The 2,6-diarylbenzoxazole derivative for inhibiting MAO-B activity of the present invention and the pharmaceutical composition for inhibiting MAO-B activity comprising the same as an active ingredient reversibly and selectively act on MAO-B to increase MAO-B activity. By inhibiting, it can exhibit pharmacological activity in metabolic diseases such as obesity as well as degenerative brain diseases such as depression, Alzheimer's disease and Parkinson's disease.

1 shows the results of an MPP+ induced neurocytotoxicity experiment according to Experimental Example 3.

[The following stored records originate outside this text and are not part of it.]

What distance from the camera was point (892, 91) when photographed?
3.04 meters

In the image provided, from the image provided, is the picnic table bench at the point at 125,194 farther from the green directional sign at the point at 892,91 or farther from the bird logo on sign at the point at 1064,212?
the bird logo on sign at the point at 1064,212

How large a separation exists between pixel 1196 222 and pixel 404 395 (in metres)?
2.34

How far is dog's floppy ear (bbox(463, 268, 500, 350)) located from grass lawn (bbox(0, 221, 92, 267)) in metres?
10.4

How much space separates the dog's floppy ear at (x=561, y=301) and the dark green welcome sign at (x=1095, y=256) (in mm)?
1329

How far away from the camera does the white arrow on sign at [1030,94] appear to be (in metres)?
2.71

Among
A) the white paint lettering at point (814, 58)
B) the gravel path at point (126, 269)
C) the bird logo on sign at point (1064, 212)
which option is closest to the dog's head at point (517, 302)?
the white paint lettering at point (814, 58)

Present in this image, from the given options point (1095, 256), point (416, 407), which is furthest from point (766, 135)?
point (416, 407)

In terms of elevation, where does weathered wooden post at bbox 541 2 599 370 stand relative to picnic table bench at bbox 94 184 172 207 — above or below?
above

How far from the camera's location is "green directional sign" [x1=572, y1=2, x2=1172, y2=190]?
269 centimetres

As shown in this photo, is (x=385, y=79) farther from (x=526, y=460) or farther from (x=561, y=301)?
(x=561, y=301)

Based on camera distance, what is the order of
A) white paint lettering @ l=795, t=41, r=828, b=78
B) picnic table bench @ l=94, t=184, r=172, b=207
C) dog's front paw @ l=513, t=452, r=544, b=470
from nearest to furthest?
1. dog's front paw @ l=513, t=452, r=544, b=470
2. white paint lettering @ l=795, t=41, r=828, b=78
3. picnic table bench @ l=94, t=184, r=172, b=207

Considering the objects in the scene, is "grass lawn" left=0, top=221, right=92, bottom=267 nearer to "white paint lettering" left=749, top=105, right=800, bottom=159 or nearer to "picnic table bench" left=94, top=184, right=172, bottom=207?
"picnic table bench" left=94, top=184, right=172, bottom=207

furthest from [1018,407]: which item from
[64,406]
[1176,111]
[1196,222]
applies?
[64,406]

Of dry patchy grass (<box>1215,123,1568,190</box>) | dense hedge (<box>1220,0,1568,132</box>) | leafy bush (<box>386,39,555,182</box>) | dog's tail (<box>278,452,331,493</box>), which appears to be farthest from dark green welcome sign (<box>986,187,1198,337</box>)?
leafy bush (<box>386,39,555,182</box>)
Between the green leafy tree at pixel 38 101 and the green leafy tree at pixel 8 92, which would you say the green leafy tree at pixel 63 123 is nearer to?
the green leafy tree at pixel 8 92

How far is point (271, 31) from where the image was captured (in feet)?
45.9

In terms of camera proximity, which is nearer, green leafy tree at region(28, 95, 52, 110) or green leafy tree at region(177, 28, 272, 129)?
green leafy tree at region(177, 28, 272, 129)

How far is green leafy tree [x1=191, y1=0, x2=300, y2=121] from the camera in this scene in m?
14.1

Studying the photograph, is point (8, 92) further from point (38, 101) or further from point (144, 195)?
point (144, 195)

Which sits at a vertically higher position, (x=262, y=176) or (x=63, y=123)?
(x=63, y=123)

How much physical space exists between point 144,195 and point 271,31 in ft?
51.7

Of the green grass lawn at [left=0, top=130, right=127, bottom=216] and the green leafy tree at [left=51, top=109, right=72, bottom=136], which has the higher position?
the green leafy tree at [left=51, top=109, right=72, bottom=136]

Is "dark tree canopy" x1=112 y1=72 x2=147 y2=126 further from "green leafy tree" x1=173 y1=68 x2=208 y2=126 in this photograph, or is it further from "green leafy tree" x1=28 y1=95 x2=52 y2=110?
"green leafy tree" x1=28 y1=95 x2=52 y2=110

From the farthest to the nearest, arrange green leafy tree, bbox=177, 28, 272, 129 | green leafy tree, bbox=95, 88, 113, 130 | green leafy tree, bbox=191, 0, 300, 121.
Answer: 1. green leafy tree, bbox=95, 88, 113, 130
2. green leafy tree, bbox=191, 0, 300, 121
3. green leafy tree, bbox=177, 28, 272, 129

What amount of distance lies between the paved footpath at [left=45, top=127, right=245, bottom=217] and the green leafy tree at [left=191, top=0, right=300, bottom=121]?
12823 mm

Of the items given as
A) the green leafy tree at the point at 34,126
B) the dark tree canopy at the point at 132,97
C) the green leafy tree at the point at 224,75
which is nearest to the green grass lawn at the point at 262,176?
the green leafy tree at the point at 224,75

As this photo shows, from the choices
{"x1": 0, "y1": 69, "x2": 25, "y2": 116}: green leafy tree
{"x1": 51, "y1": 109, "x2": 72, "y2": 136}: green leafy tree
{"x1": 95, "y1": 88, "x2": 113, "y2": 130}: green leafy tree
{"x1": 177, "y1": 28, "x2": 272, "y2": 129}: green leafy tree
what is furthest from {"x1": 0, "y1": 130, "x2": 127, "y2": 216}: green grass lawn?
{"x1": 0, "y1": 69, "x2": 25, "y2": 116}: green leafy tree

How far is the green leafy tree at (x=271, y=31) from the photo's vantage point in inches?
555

The present invention is intended to illustrate specific embodiments and to be described in detail in the detailed description, since various transformations may be applied and various embodiments may be provided. However, this is not intended to limit the present invention to a specific embodiment, it is to be understood to include all conversions, equivalents, and substitutes included in the spirit and scope of the present invention. In describing the present invention, when it is determined that a detailed description of a related known technology may obscure the subject matter of the present invention, a detailed description thereof will be omitted.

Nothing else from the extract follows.